THE Grade II* listed County Hall building in North Yorkshire will be 100 years old on Tuesday.

The building, home to North Yorkshire County Council, was built in 1906 for £33,000.

It was commissioned to replace the 13 county council offices scattered throughout Northallerton.

In 1914, the first extension took place when a north wing was added. This was followed in 1929 by a south wing, with the east wing's construction completing the rectangle in 1940.

To mark the centenary, council chairman Michael Heseltine is organising a lunch, with some guests being direct descendants of those who attended a similar event 100 years ago.

Councillor Heseltine said: "I'm delighted to be chairman at a time when County Hall is celebrating the centenary of its official opening. Over the years, thousands of decisions have been taken at County Hall which have affected many more thousands of people."
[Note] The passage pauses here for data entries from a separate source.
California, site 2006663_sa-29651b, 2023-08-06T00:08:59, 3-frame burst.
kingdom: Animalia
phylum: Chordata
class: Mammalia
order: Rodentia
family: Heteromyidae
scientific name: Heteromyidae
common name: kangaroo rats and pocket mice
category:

The central building is named after its architect, Walter Brierley. The main entrance hall has arched bays supported by columns of Derbyshire limestone. The floor has a chequered design made from black Belgian and white Sicilian marble.

The square council chamber has a domed ceiling, Corinthian columns, pilasters and an English oak floor.

At the top of the staircase, there is a copy of St John of Bologna's statue of Samson killing the Philistine with the jawbone of an ass, given to the county by Sir William Worsley of Hovingham, near Malton, to mark the opening.